Stored dataset items:
━━━━━━━━
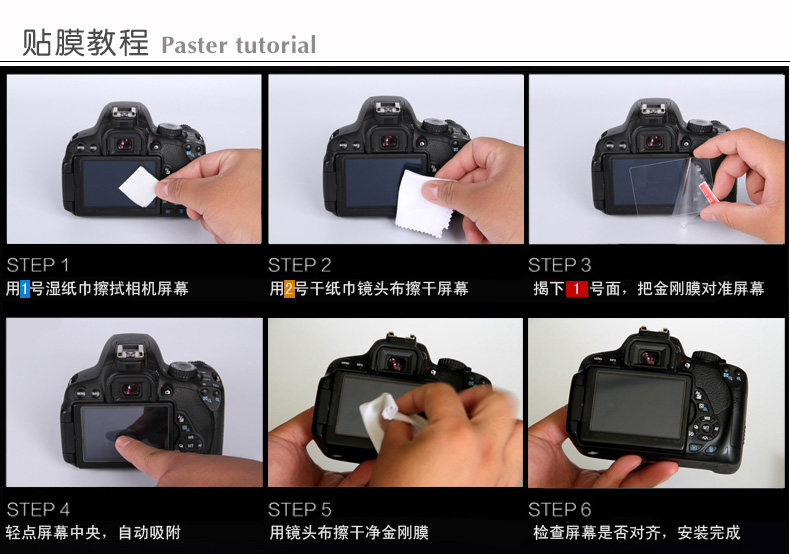 贴膜教程 Paster tutorial

STEP 1
用1号湿纸巾擦拭相机屏幕

STEP 2
用2号干纸巾镜头布擦干屏幕

STEP 3
揭下 1 号面，把金刚膜对准屏幕

STEP 4
轻点屏幕中央，自动吸附

STEP 5
用镜头布擦干净金刚膜

STEP 6
检查屏幕是否对齐，安装完成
━━━━━━━━
* [WHAT NEEDS TO BE DONE] Copy every line of the data exactly as written, excluding the pictures.

* [ANSWER TO THIS EXERCISE]
 贴膜教程 Paster tutorial

STEP 1
用1号湿纸巾擦拭相机屏幕

STEP 2
用2号干纸巾镜头布擦干屏幕

STEP 3
揭下 1 号面，把金刚膜对准屏幕

STEP 4
轻点屏幕中央，自动吸附

STEP 5
用镜头布擦干净金刚膜

STEP 6
检查屏幕是否对齐，安装完成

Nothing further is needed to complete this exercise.